__Problem to work on__
Each line of the material must be repeated precisely, with the pictures left out.

__Dataset section__
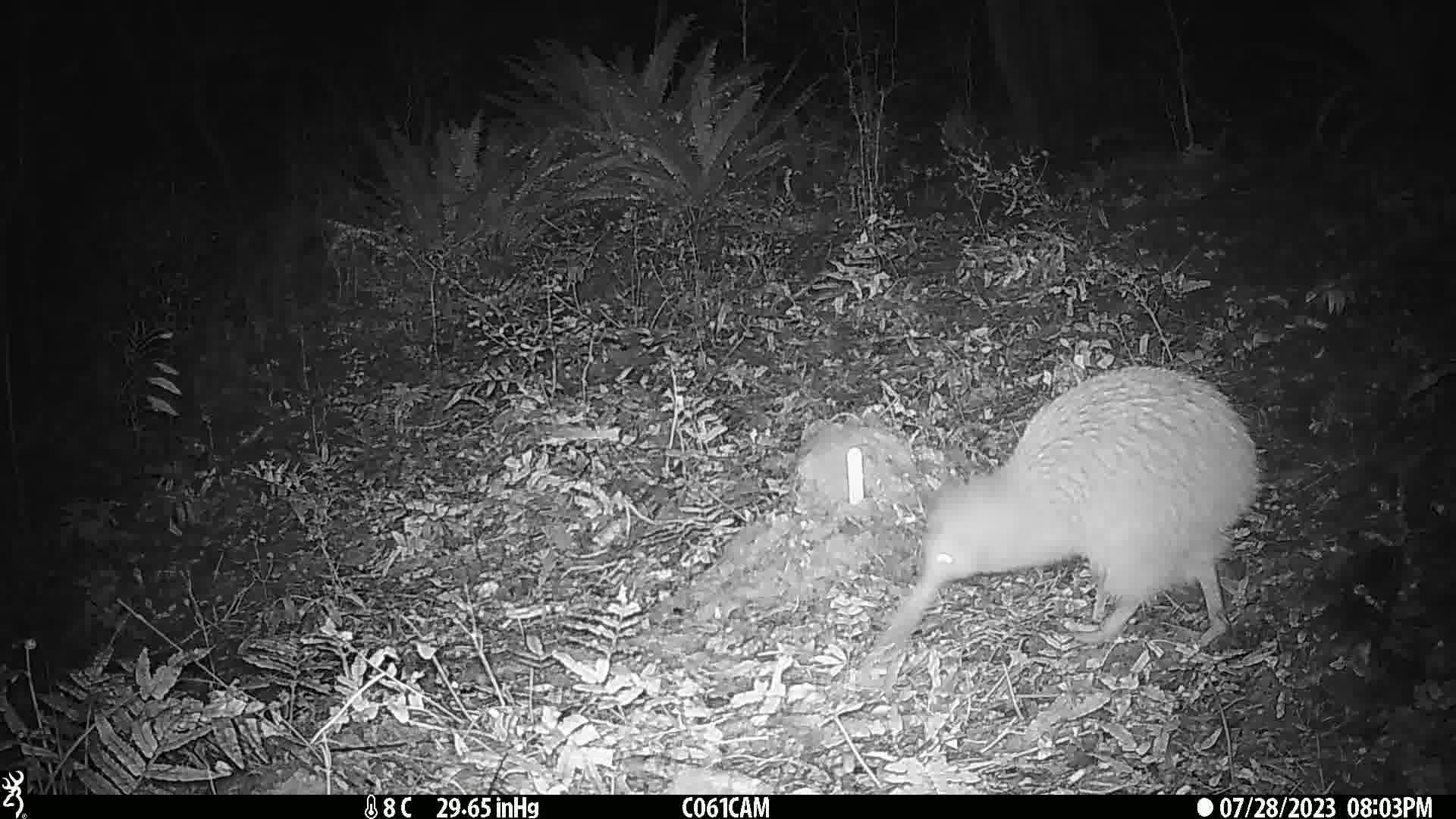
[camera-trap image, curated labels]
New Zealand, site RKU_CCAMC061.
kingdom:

__Result__
[camera-trap image, curated labels]
New Zealand, site RKU_CCAMC061.
kingdom:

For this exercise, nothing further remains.